The article she references is about the election system of the Dail, not the voting system, two totally different things. And three is nothing in our book about the voting system of the US House of Representatives (at least not in chapters one and two). Even if there were the voting system of one government can't really be compared to the election system of another. They're too disparate. It's like comparing chicken farming to cooking a chicken.

Tuesday, September 12, 2006

Get that math out of my yard!

I'm doing chapter two of my math for poets book, all about weighted voting and how it works. It's weird, there will be these nice descriptions of how things work and why and why the president really doesn't have any more power when he vetoes than does anyone else who is voting on the issue and then all of a sudden there will be some math like this:

[q:W1,W2, ... , Wn]


What the hell?
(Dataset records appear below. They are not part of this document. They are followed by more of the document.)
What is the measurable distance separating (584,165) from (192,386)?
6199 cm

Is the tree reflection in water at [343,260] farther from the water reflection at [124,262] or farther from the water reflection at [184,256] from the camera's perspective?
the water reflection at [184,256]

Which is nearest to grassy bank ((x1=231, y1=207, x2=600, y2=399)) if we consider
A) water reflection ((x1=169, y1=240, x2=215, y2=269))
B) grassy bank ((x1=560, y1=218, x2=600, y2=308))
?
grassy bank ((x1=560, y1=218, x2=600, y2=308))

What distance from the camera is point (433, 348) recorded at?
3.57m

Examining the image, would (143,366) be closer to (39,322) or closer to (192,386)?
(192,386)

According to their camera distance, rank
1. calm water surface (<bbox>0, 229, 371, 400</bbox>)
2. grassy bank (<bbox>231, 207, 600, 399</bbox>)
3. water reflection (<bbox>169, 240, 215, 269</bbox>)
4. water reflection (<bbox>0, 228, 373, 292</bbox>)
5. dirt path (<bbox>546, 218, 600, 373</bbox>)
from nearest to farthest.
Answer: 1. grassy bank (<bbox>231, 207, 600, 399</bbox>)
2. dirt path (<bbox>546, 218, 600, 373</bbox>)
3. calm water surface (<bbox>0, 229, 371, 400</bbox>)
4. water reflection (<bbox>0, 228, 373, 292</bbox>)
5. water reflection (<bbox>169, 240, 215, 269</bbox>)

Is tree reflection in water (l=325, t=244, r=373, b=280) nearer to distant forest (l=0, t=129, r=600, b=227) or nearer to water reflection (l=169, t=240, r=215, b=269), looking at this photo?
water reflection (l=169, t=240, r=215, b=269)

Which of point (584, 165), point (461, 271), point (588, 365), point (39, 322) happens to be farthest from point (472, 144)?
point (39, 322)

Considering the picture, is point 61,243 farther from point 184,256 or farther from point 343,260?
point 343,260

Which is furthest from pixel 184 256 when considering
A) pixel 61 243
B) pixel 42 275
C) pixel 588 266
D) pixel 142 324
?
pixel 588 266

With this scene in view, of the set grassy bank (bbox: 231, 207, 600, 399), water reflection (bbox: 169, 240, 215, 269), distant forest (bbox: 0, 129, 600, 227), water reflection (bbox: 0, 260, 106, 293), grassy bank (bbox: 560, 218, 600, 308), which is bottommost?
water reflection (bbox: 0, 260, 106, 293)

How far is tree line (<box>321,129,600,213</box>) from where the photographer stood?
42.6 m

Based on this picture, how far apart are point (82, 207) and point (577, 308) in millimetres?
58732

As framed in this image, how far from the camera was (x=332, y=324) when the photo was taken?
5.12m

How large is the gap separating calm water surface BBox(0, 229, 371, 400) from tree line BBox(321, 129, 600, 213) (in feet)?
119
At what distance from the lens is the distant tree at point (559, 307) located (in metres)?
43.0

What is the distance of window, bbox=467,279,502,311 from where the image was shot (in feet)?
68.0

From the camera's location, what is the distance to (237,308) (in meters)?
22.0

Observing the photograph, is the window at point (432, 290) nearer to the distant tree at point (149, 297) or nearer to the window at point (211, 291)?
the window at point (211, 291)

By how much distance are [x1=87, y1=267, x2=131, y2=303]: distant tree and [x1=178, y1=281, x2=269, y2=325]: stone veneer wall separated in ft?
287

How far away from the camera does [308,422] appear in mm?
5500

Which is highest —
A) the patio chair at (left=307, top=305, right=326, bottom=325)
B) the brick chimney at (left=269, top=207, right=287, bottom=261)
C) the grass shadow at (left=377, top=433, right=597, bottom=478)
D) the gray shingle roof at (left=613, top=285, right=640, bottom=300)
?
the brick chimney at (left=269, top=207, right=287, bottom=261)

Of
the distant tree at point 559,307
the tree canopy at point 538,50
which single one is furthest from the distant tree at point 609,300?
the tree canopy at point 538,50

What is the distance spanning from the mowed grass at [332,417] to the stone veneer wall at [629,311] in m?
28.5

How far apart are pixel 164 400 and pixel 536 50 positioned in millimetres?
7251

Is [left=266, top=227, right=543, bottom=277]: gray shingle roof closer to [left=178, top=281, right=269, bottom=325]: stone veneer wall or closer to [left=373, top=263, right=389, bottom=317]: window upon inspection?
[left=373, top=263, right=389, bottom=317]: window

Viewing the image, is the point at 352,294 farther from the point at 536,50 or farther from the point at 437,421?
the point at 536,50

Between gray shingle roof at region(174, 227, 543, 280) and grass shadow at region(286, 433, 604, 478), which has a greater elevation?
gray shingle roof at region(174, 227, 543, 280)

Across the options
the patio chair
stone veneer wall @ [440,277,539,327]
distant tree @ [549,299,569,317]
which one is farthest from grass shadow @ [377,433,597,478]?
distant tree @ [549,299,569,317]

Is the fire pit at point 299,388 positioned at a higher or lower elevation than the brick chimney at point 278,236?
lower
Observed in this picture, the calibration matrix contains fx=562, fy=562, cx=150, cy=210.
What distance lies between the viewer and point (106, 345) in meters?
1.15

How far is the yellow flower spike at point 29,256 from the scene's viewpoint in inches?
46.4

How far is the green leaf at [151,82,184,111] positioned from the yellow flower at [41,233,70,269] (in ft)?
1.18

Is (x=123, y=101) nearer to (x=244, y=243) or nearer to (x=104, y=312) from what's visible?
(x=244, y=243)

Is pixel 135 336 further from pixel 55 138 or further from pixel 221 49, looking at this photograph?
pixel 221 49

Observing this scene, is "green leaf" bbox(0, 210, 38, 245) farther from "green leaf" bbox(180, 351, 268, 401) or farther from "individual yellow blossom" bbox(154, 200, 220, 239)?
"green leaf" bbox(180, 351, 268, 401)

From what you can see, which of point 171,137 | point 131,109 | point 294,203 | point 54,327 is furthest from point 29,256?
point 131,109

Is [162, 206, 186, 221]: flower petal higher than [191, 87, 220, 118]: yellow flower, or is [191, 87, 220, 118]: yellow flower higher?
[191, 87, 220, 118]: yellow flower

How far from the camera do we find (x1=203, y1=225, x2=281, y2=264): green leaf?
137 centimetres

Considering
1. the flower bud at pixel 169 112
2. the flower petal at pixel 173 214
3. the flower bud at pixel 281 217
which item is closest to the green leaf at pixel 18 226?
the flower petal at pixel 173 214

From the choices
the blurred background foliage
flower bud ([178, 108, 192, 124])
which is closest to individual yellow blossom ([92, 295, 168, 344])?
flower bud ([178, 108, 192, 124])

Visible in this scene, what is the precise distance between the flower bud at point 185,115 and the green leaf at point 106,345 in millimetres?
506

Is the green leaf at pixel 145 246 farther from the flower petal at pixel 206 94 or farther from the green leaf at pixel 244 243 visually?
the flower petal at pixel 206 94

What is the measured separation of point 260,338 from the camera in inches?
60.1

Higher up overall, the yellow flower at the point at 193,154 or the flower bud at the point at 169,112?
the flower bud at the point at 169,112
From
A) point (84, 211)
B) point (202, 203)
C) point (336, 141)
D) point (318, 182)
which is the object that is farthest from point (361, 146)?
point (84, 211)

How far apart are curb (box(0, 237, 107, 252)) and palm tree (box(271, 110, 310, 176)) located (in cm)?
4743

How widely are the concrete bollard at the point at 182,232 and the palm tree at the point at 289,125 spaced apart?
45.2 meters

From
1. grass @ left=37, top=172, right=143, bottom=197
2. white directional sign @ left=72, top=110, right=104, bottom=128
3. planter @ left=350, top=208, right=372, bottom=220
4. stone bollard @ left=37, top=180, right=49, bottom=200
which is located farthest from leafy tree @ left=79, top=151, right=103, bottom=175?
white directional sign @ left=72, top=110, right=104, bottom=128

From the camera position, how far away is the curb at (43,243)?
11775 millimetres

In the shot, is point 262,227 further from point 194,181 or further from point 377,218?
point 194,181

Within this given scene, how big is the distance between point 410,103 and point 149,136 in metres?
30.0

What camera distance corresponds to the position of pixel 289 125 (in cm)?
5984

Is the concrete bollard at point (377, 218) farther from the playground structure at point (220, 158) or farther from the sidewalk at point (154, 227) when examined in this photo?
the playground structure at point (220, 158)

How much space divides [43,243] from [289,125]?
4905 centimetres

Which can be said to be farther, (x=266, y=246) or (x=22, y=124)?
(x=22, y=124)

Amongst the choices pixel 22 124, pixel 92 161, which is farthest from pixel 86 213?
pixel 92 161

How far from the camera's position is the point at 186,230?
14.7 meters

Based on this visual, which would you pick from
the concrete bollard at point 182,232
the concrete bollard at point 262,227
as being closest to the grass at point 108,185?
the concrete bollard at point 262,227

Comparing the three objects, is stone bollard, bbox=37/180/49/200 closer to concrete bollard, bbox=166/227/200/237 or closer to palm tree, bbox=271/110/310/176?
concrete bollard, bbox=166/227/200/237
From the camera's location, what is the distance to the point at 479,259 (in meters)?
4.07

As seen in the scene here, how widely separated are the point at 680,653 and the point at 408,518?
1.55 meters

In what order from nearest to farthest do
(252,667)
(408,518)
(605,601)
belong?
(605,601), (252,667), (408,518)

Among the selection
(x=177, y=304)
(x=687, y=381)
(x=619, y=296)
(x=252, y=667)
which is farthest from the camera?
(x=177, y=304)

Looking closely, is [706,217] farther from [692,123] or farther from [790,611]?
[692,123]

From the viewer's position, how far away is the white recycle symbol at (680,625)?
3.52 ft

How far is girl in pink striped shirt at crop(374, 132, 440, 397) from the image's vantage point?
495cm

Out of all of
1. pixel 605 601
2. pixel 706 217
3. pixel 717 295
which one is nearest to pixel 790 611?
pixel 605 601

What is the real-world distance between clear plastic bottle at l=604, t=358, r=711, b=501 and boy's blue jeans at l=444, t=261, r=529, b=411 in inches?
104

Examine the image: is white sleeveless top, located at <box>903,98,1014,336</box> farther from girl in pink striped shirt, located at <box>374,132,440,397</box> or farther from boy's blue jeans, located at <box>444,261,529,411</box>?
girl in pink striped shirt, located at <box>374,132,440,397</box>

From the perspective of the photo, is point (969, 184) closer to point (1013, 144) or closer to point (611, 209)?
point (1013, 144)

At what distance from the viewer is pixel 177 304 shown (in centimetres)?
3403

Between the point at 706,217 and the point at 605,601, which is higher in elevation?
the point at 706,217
Who put this math in my math?

Anyway, don't expect too many posts from me until I finish this course. I'm supposed to do FIFTEEN hours of math every week. I didn't know I had fifteen hours a week to spare...

Saturday, September 09, 2006

Captain Picard, Neil Gaiman, Cameron and I walk into a ruin...

Last night I was trying to do my math homework but mysteriously found myself watching all of lonelygirl15's video instead, wondering if they were made by GMD studios, the brilliant minds behind FreakyLinks, the best website ever created. I got to thinking that the names Bree, Daniel and Cassie made me think of the Columbine shooting so I did a little googling and sure enough they are all names of victims, or near victims and then I saw something that surprised me, given the hype around this shooting, that the tragedy was the second worst school murders in US history.

Second worst? What was that all about? I looked around some more and read about an appalling bombing of a school in Michigan that took place in 1927, called the Bath School Disaster. A stupid, selfish, horrible, criminal farmer killed his wife, burnt up his farm animals, blew up a school and then his car, also killing the school superintendent and a child that had escaped the school after the bombing.

Just reading about it made me sick and dizzy and when I went to sleep I dreamt I was at the school, what was left of it anyway, talking to Captain Picard and Neil Gaiman about how awful it was when Cameron walked into the building to see what he could see. There was one clump of dynamite left and it went off, knocking down one of the remaining walls and trapping Cam.

The entire town came running and started shifting pieces of rubble by hand trying to get him out and Neil told me to talk to Cam via his laptop, using Google Talk, to keep him calm so I did, trying to get him to tell us what he could see and how much air was left, which he did except he kept crying that there wasn't any air at all, and then three ghosts of children killed in the original blast, two girls and a boy, appeared and told me they were going to Cam to calm him down and tell him what it was like for them and it was only as I was telling this to Cam that I realized he would hardly find this assuring and then he came into my room to use the phone and woke me up and I don't know what eventually happened there in dreamland.